The C-terminal 109 residues from wild-type TnsB (termed hereafter as TnsBCTD) was cloned from pXT129_TwinStrep-SUMO-ShTnsB vector (Addgene, #135525) using Q5 site-directed mutagenesis kit (NEB) and two primers of following: TnsB_CTD_For and Ndel_primer_Rev (Supplementary Table 1). Cloned TnsBCTD was transformed to E. coli BL21-RIPL competent cells (Agilent) and purified following the protocol for TniQ purification. DNA substrate was prepared by annealing two synthetic oligonucleotides of BCQ_top and BCQ_bot (Supplementary Table 1). TniQ and TnsC were buffer exchanged into 25 mM HEPES pH 7.5, 200 mM NaCl, 2% glycerol, and 1 mM DTT (reaction buffer) prior to reconstitution of the complex. TnsC filament was first reconstituted by supplementing the reaction buffer with the following components: 128 μM TnsC, 8 μM DNA, 2 mM ATP, and 2 mM MgCl2. After 5 min of incubation on ice, sixfold molar excess of TniQ was added to TnsC filaments and incubated at 37 °C for 1 h. TnsBCTD was then added to the TniQ–TnsC mixture (4:1 molar ratio of TnsBCTD to TnsC), followed by incubation at 37 °C for 40 min. Four microlitres of the TnsBCTD–TnsC–TniQ sample was loaded on UltrAuFoil R1.2/1.3 gold grids (Quantifoil) and vitrified using the Mark IV Vitrobot (ThermoFisher) set to 100% humidity and 4 °C. Samples were blotted for 7 s with blot force 5, and then plunged into liquid ethane cooled with liquid nitrogen. Vitrified grids were imaged using Talos Arctica (ThermoFisher, 200 kV) with K3 direct detector (Gatan) and BioQuantum energy filter (Gatan), at 63,000× nominal magnification (1.33Å per pixel). SerialEM v4.047 was used for data acquisition with 3 × 3 image shift, and nominal defocus range from −1 μm to −2.5 μm. Total dose was set to 50 e Å−2, which was fractionated into 50 frames.

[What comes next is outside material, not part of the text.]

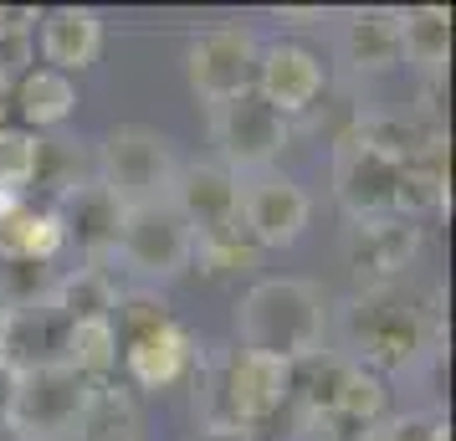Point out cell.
Here are the masks:
<instances>
[{"label":"cell","instance_id":"obj_1","mask_svg":"<svg viewBox=\"0 0 456 441\" xmlns=\"http://www.w3.org/2000/svg\"><path fill=\"white\" fill-rule=\"evenodd\" d=\"M338 339L344 359L370 375H400L441 349V303L415 282H385L359 288L338 308Z\"/></svg>","mask_w":456,"mask_h":441},{"label":"cell","instance_id":"obj_2","mask_svg":"<svg viewBox=\"0 0 456 441\" xmlns=\"http://www.w3.org/2000/svg\"><path fill=\"white\" fill-rule=\"evenodd\" d=\"M436 128L405 124V118H359L333 144V195L349 221L364 216H395V185L411 154Z\"/></svg>","mask_w":456,"mask_h":441},{"label":"cell","instance_id":"obj_3","mask_svg":"<svg viewBox=\"0 0 456 441\" xmlns=\"http://www.w3.org/2000/svg\"><path fill=\"white\" fill-rule=\"evenodd\" d=\"M323 329H329V298L303 277H262L236 303V344L247 355L303 364L318 359Z\"/></svg>","mask_w":456,"mask_h":441},{"label":"cell","instance_id":"obj_4","mask_svg":"<svg viewBox=\"0 0 456 441\" xmlns=\"http://www.w3.org/2000/svg\"><path fill=\"white\" fill-rule=\"evenodd\" d=\"M292 396H297V364L236 349L206 380L200 416H206V426L216 437H231V431H251V426L272 421Z\"/></svg>","mask_w":456,"mask_h":441},{"label":"cell","instance_id":"obj_5","mask_svg":"<svg viewBox=\"0 0 456 441\" xmlns=\"http://www.w3.org/2000/svg\"><path fill=\"white\" fill-rule=\"evenodd\" d=\"M93 380H83L67 364H42L16 375V400H11V437L16 441H77L93 411Z\"/></svg>","mask_w":456,"mask_h":441},{"label":"cell","instance_id":"obj_6","mask_svg":"<svg viewBox=\"0 0 456 441\" xmlns=\"http://www.w3.org/2000/svg\"><path fill=\"white\" fill-rule=\"evenodd\" d=\"M175 175H180V159H175V144L159 128L124 124V128H113L103 139V149H98V180H103L108 195L124 210L169 200Z\"/></svg>","mask_w":456,"mask_h":441},{"label":"cell","instance_id":"obj_7","mask_svg":"<svg viewBox=\"0 0 456 441\" xmlns=\"http://www.w3.org/2000/svg\"><path fill=\"white\" fill-rule=\"evenodd\" d=\"M113 257L134 277H144V282H175L180 273H190L195 236H190L185 216L169 200H159V206H139L124 216V232H118Z\"/></svg>","mask_w":456,"mask_h":441},{"label":"cell","instance_id":"obj_8","mask_svg":"<svg viewBox=\"0 0 456 441\" xmlns=\"http://www.w3.org/2000/svg\"><path fill=\"white\" fill-rule=\"evenodd\" d=\"M236 180H241L236 210H241V226H247L256 252L292 247L297 236L308 232L313 200H308V190L297 185V180H288L282 169H256V175H236Z\"/></svg>","mask_w":456,"mask_h":441},{"label":"cell","instance_id":"obj_9","mask_svg":"<svg viewBox=\"0 0 456 441\" xmlns=\"http://www.w3.org/2000/svg\"><path fill=\"white\" fill-rule=\"evenodd\" d=\"M256 37L247 26H210L200 31L185 52V78H190V93L200 98L206 108H221L231 98L251 93L256 83Z\"/></svg>","mask_w":456,"mask_h":441},{"label":"cell","instance_id":"obj_10","mask_svg":"<svg viewBox=\"0 0 456 441\" xmlns=\"http://www.w3.org/2000/svg\"><path fill=\"white\" fill-rule=\"evenodd\" d=\"M210 134L221 144V165L231 175H256V169H272V159L288 149V118L267 108L256 93H241L231 103L210 108Z\"/></svg>","mask_w":456,"mask_h":441},{"label":"cell","instance_id":"obj_11","mask_svg":"<svg viewBox=\"0 0 456 441\" xmlns=\"http://www.w3.org/2000/svg\"><path fill=\"white\" fill-rule=\"evenodd\" d=\"M415 252H420V226L400 221V216H364L349 221L344 232V257L359 288H385V282H405Z\"/></svg>","mask_w":456,"mask_h":441},{"label":"cell","instance_id":"obj_12","mask_svg":"<svg viewBox=\"0 0 456 441\" xmlns=\"http://www.w3.org/2000/svg\"><path fill=\"white\" fill-rule=\"evenodd\" d=\"M57 226H62V241L67 247H77L87 257V267H103L113 247H118V232H124V216L128 210L108 195V185L93 175V180H77L72 190L57 195Z\"/></svg>","mask_w":456,"mask_h":441},{"label":"cell","instance_id":"obj_13","mask_svg":"<svg viewBox=\"0 0 456 441\" xmlns=\"http://www.w3.org/2000/svg\"><path fill=\"white\" fill-rule=\"evenodd\" d=\"M118 359H124L128 380H134V390H149V396H159V390H175L185 375H195V334H190L180 318H165V323H154L144 334H134L118 344Z\"/></svg>","mask_w":456,"mask_h":441},{"label":"cell","instance_id":"obj_14","mask_svg":"<svg viewBox=\"0 0 456 441\" xmlns=\"http://www.w3.org/2000/svg\"><path fill=\"white\" fill-rule=\"evenodd\" d=\"M303 411H333V416L354 421V426H379L385 411H390V390H385L379 375L349 364L344 355H329L318 364L308 396H303Z\"/></svg>","mask_w":456,"mask_h":441},{"label":"cell","instance_id":"obj_15","mask_svg":"<svg viewBox=\"0 0 456 441\" xmlns=\"http://www.w3.org/2000/svg\"><path fill=\"white\" fill-rule=\"evenodd\" d=\"M323 83H329V78H323V62L313 57L308 46L272 42V46L256 52V83H251V93H256L267 108H277L282 118L308 113V108L318 103Z\"/></svg>","mask_w":456,"mask_h":441},{"label":"cell","instance_id":"obj_16","mask_svg":"<svg viewBox=\"0 0 456 441\" xmlns=\"http://www.w3.org/2000/svg\"><path fill=\"white\" fill-rule=\"evenodd\" d=\"M236 190L241 180L231 175L226 165H185L175 175V190H169V206L185 216L190 236H216V232H236L241 226V210H236Z\"/></svg>","mask_w":456,"mask_h":441},{"label":"cell","instance_id":"obj_17","mask_svg":"<svg viewBox=\"0 0 456 441\" xmlns=\"http://www.w3.org/2000/svg\"><path fill=\"white\" fill-rule=\"evenodd\" d=\"M67 323L52 303L46 308H21V314H5L0 323V359L26 375V370H42V364H62L67 355Z\"/></svg>","mask_w":456,"mask_h":441},{"label":"cell","instance_id":"obj_18","mask_svg":"<svg viewBox=\"0 0 456 441\" xmlns=\"http://www.w3.org/2000/svg\"><path fill=\"white\" fill-rule=\"evenodd\" d=\"M37 21H42V57L52 72L72 78V72L98 62V52H103V16L98 11H87V5H57V11H46Z\"/></svg>","mask_w":456,"mask_h":441},{"label":"cell","instance_id":"obj_19","mask_svg":"<svg viewBox=\"0 0 456 441\" xmlns=\"http://www.w3.org/2000/svg\"><path fill=\"white\" fill-rule=\"evenodd\" d=\"M62 226H57V216L52 206H31L26 200L21 210H11L5 221H0V262L5 267H16V262H31V267H52L57 257H62Z\"/></svg>","mask_w":456,"mask_h":441},{"label":"cell","instance_id":"obj_20","mask_svg":"<svg viewBox=\"0 0 456 441\" xmlns=\"http://www.w3.org/2000/svg\"><path fill=\"white\" fill-rule=\"evenodd\" d=\"M338 46L359 72H395L400 67V11H349Z\"/></svg>","mask_w":456,"mask_h":441},{"label":"cell","instance_id":"obj_21","mask_svg":"<svg viewBox=\"0 0 456 441\" xmlns=\"http://www.w3.org/2000/svg\"><path fill=\"white\" fill-rule=\"evenodd\" d=\"M452 57V11L441 5H415L400 11V62L420 72H441Z\"/></svg>","mask_w":456,"mask_h":441},{"label":"cell","instance_id":"obj_22","mask_svg":"<svg viewBox=\"0 0 456 441\" xmlns=\"http://www.w3.org/2000/svg\"><path fill=\"white\" fill-rule=\"evenodd\" d=\"M16 108L31 128H52L67 124L72 108H77V83L52 72V67H26L21 83H16Z\"/></svg>","mask_w":456,"mask_h":441},{"label":"cell","instance_id":"obj_23","mask_svg":"<svg viewBox=\"0 0 456 441\" xmlns=\"http://www.w3.org/2000/svg\"><path fill=\"white\" fill-rule=\"evenodd\" d=\"M118 282L103 273V267H77V273L57 277V293H52V308L67 318V323H93V318H113L118 308Z\"/></svg>","mask_w":456,"mask_h":441},{"label":"cell","instance_id":"obj_24","mask_svg":"<svg viewBox=\"0 0 456 441\" xmlns=\"http://www.w3.org/2000/svg\"><path fill=\"white\" fill-rule=\"evenodd\" d=\"M67 370H77L83 380L103 385L118 370V334H113V318H93V323H72L67 329Z\"/></svg>","mask_w":456,"mask_h":441},{"label":"cell","instance_id":"obj_25","mask_svg":"<svg viewBox=\"0 0 456 441\" xmlns=\"http://www.w3.org/2000/svg\"><path fill=\"white\" fill-rule=\"evenodd\" d=\"M77 441H139V405H134V396L103 380L93 390V411H87V426Z\"/></svg>","mask_w":456,"mask_h":441},{"label":"cell","instance_id":"obj_26","mask_svg":"<svg viewBox=\"0 0 456 441\" xmlns=\"http://www.w3.org/2000/svg\"><path fill=\"white\" fill-rule=\"evenodd\" d=\"M206 267L210 277H231V273H247L262 262V252L251 247L247 226H236V232H216V236H195V257H190V267Z\"/></svg>","mask_w":456,"mask_h":441},{"label":"cell","instance_id":"obj_27","mask_svg":"<svg viewBox=\"0 0 456 441\" xmlns=\"http://www.w3.org/2000/svg\"><path fill=\"white\" fill-rule=\"evenodd\" d=\"M57 277H62V273H52V267H31V262L5 267V262H0V308H5V314L46 308L52 293H57Z\"/></svg>","mask_w":456,"mask_h":441},{"label":"cell","instance_id":"obj_28","mask_svg":"<svg viewBox=\"0 0 456 441\" xmlns=\"http://www.w3.org/2000/svg\"><path fill=\"white\" fill-rule=\"evenodd\" d=\"M42 165V139L26 128H0V190H31Z\"/></svg>","mask_w":456,"mask_h":441},{"label":"cell","instance_id":"obj_29","mask_svg":"<svg viewBox=\"0 0 456 441\" xmlns=\"http://www.w3.org/2000/svg\"><path fill=\"white\" fill-rule=\"evenodd\" d=\"M370 441H452V421L436 411H411V416H385L370 431Z\"/></svg>","mask_w":456,"mask_h":441},{"label":"cell","instance_id":"obj_30","mask_svg":"<svg viewBox=\"0 0 456 441\" xmlns=\"http://www.w3.org/2000/svg\"><path fill=\"white\" fill-rule=\"evenodd\" d=\"M11 400H16V370L0 359V431L11 426Z\"/></svg>","mask_w":456,"mask_h":441},{"label":"cell","instance_id":"obj_31","mask_svg":"<svg viewBox=\"0 0 456 441\" xmlns=\"http://www.w3.org/2000/svg\"><path fill=\"white\" fill-rule=\"evenodd\" d=\"M26 200H31V195H21V190H0V221H5L11 210H21Z\"/></svg>","mask_w":456,"mask_h":441},{"label":"cell","instance_id":"obj_32","mask_svg":"<svg viewBox=\"0 0 456 441\" xmlns=\"http://www.w3.org/2000/svg\"><path fill=\"white\" fill-rule=\"evenodd\" d=\"M323 11H282V21H297V26H308V21H318Z\"/></svg>","mask_w":456,"mask_h":441},{"label":"cell","instance_id":"obj_33","mask_svg":"<svg viewBox=\"0 0 456 441\" xmlns=\"http://www.w3.org/2000/svg\"><path fill=\"white\" fill-rule=\"evenodd\" d=\"M0 323H5V308H0Z\"/></svg>","mask_w":456,"mask_h":441}]
</instances>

Image processing and model building for TnsBCTD–TnsC–TniQ complex

Beam-induced motion correction, CTF estimation, and initial particle picking were done using Warp v1.0.948 for the collected 1,271 movies. Initial particle stack from Warp was subjected to 2D classification cryoSPARC v3.3.135, to get subset of TniQ-bound particles to train topaz neural network49, which resulted in the 795,631 particles. 2D classification resulted in 624,597 particles from selected 2D averages with high-resolution features, which were subjected to heterogeneous refinement in cryoSPARC v3.3.135. One class with better resolved TniQ (34%, 214,291 particles) was selected for downstream non-uniform refinement in cryoSPARC v3.3.135. The particle stack was subjected to 3D classification in RELION v436,37 resulting in the intermediate particle stack with a stronger density of TniQ (70%, 150,358 particles). To improve the resolution of TniQ, this particle stack was subjected to two rounds of focused 3D classification (skipping alignments, tau fudge factor of 16), iterative CTF refinements38 and bayesian polishing39. This resulted in the final dataset of 61,515 particles, with the gold standard FSC resolution of 3.5 Å. Due to the local variation of the map quality, LocSpiral50 was used to post-process the map through COSMIC2 51. For model building of TnsC and TniQ, previously published structure of TnsC (PDB: 7M99)18, and AlphaFold243 generated TniQ were manually docked into the density, followed by manual editing using Coot v0.9.8.242 and relaxation using Rosetta relax52.

Reporting summary

Further information on research design is available in the Nature Portfolio Reporting Summary linked to this article.